## TEXT SECTION
•••••

    He said the government had a once-in-a-lifetime opportunity to modernise public services but Labour claimed he had broken an election promise not to impose top-down organisational change.

    He called for a more elevated national debate, adding that his drive to introduce greater choice and act with speed in part stemmed from his reading of what he described as the intriguing autobiography of Tony Blair.

    He said the former prime minister had written in his memoirs he has constantly regretted not going further and faster in his public service reform programme.

    Cameron was speaking after delivering a major speech on public services reform ahead of the NHS reform bill this Wednesday and an education bill next week. He admitted parts of the public were rolling their eyes at the prospect of another government promising to transform public services.

    He is also under intense public pressure to reassure the public that the NHS reforms are wise at a time of spending restraint, as well as to show how the scale of the reforms were openly trailed by the Conservatives in opposition. He argued that unless he pressed ahead with reform, a form of institutional inertia would take hold.
•••••
Collected data entries
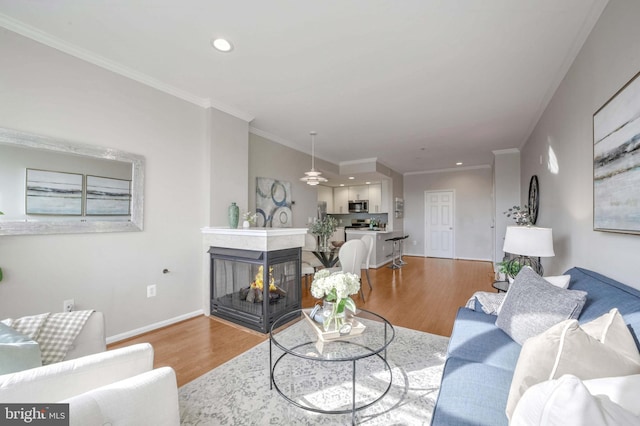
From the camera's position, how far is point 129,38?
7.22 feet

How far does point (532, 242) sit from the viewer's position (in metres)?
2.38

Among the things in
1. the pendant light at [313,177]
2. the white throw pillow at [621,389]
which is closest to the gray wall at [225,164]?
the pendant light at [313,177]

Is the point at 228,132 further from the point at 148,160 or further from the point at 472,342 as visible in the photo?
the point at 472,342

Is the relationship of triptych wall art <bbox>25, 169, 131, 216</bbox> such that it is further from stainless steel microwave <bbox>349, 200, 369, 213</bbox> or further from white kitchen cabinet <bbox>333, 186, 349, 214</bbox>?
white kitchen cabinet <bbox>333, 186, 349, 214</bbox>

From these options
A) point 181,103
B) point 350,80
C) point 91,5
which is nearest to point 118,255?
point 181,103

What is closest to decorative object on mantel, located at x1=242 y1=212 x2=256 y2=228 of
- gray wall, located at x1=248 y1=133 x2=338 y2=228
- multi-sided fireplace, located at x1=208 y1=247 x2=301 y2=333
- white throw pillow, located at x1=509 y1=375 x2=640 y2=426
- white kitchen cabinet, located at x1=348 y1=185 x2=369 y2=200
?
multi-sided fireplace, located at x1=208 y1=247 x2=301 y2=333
•••••
In the text on public services reform, which two bills did Cameron's major speech come ahead of?

The NHS reform bill this Wednesday and an education bill next week.